What you will do:
Please write out every line of the material, leaving out any picture.

Dataset section:

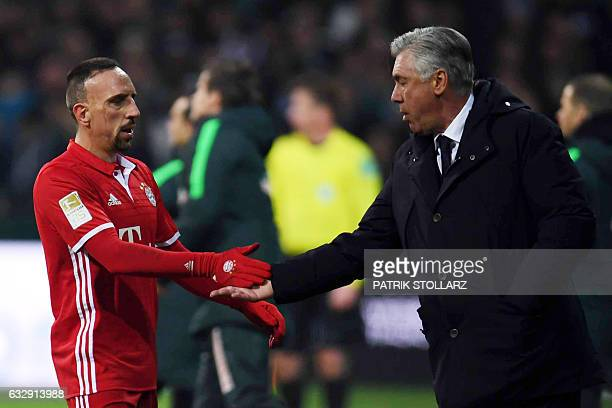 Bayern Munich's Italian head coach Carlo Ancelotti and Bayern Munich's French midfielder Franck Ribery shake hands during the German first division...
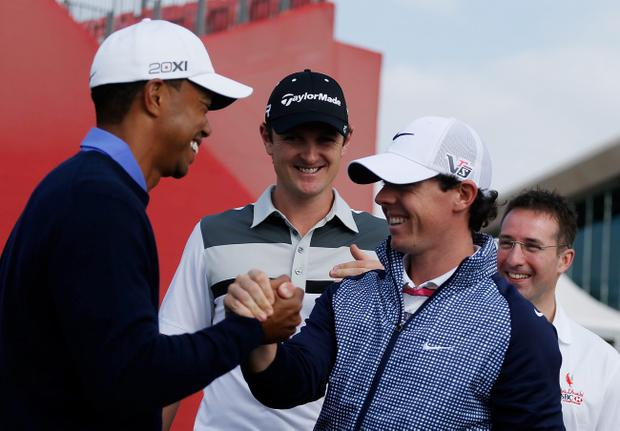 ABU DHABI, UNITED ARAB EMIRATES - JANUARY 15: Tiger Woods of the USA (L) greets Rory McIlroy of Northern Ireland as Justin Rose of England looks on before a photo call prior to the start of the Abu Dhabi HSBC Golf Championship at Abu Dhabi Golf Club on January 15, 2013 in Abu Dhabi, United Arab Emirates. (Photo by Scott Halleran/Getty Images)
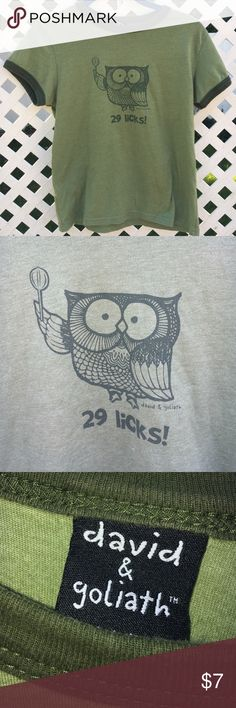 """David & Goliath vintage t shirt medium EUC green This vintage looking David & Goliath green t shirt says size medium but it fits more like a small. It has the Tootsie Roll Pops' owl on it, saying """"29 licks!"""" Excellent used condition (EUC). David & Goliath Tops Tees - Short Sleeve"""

Output below:
 Bayern Munich's Italian head coach Carlo Ancelotti and Bayern Munich's French midfielder Franck Ribery shake hands during the German first division...
 ABU DHABI, UNITED ARAB EMIRATES - JANUARY 15: Tiger Woods of the USA (L) greets Rory McIlroy of Northern Ireland as Justin Rose of England looks on before a photo call prior to the start of the Abu Dhabi HSBC Golf Championship at Abu Dhabi Golf Club on January 15, 2013 in Abu Dhabi, United Arab Emirates. (Photo by Scott Halleran/Getty Images)
 """David & Goliath vintage t shirt medium EUC green This vintage looking David & Goliath green t shirt says size medium but it fits more like a small. It has the Tootsie Roll Pops' owl on it, saying """"29 licks!"""" Excellent used condition (EUC). David & Goliath Tops Tees - Short Sleeve"""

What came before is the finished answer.